The Delhi High Court on Tuesday set aside the Sentence Review Board’s (SRB) decision rejecting the plea for premature release of Santosh Kumar Singh, who is serving a life sentence for the 1996 rape and murder of law student Priyadarshini Mattoo. The court noted signs of reformation in the convict and remanded the matter back to the SRB for fresh consideration.
Justice Sanjeev Narula, while delivering the verdict, observed, “I have found some element of reformation in him. The SRB decision is set aside and I have referred back the matter to SRB to consider it afresh.”
The court also laid down guidelines for the SRB to follow while considering such pleas. It emphasised the need for psychological assessments of convicts—an aspect it found missing in Singh’s case. The detailed judgment is awaited.

Singh had approached the High Court in 2023, seeking quashing of the SRB’s recommendation from its October 21, 2021 meeting, which denied his premature release. His counsel, senior advocate Mohit Mathur, argued that Singh had already served 25 years, including remission, and had shown satisfactory conduct during incarceration.

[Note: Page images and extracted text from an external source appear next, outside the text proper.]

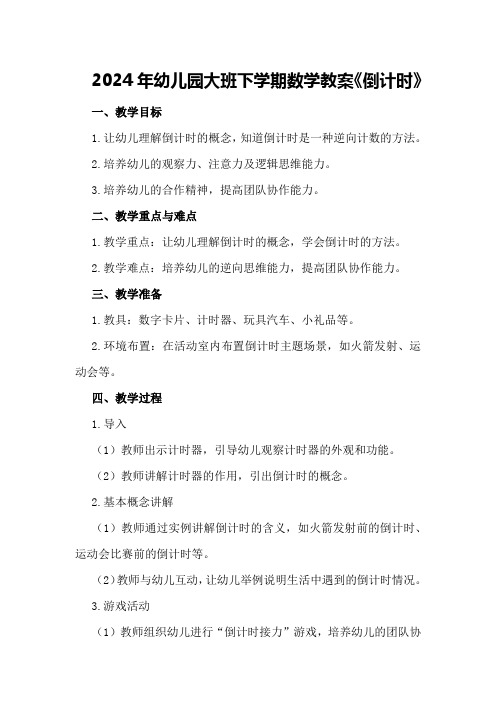 2024年幼儿园大班下学期数学教案《倒计时》

一、教学目标

1.让幼儿理解倒计时的概念，知道倒计时是一种逆向计数的方法。

2.培养幼儿的观察力、注意力及逻辑思维能力。

3.培养幼儿的合作精神，提高团队协作能力。

二、教学重点与难点

1.教学重点：让幼儿理解倒计时的概念，学会倒计时的方法。

2.教学难点：培养幼儿的逆向思维能力，提高团队协作能力。

三、教学准备

1.教具：数字卡片、计时器、玩具汽车、小礼品等。

2.环境布置：在活动室内布置倒计时主题场景，如火箭发射、运动会等。

四、教学过程

1.导入

（1）教师出示计时器，引导幼儿观察计时器的外观和功能。

（2）教师讲解计时器的作用，引出倒计时的概念。

2.基本概念讲解

（1）教师通过实例讲解倒计时的含义，如火箭发射前的倒计时、运动会比赛前的倒计时等。

（2）教师与幼儿互动，让幼儿举例说明生活中遇到的倒计时情况。

3.游戏活动

（1）教师组织幼儿进行“倒计时接力”游戏，培养幼儿的团队协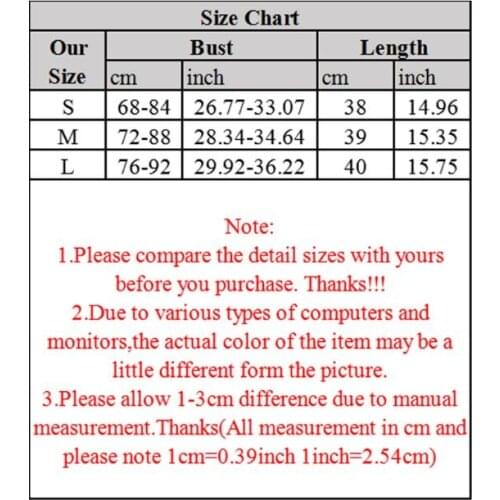 Size Chart

| Our Size | Bust cm | Bust inch | Length cm | Length inch |
|---|---|---|---|---|
| S | 68-84 | 26.77-33.07 | 38 | 14.96 |
| M | 72-88 | 28.34-34.64 | 39 | 15.35 |
| L | 76-92 | 29.92-36.22 | 40 | 15.75 |

Note:
1.Please compare the detail sizes with yours before you purchase. Thanks!!!
2.Due to various types of computers and monitors,the actual color of the item may be a little different form the picture.
3.Please allow 1-3cm difference due to manual measurement.Thanks(All measurement in cm and please note 1cm=0.39inch 1inch=2.54cm)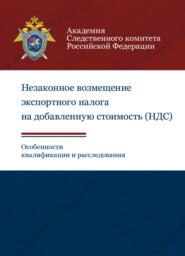 Академия
Следственного комитета
Российской Федерации

Незаконное возмещение экспортного налога на добавленную стоимость (НДС)

Особенности квалификации и расследования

He has also spent the last several years in an open jail.
Despite a second SRB review on September 18, 2024, which again rejected his release, the High Court has now given Singh a fresh opportunity, acknowledging the possibility of his reformation.
Priyadarshini Mattoo, a 25-year-old law student, was raped and murdered in January 1996. Singh, then also a law student and the son of a senior IPS officer, was acquitted by the trial court in 1999. However, the Delhi High Court reversed the acquittal in 2006, convicting him of rape and murder and awarding the death penalty.
In 2010, the Supreme Court upheld the conviction but commuted the death sentence to life imprisonment.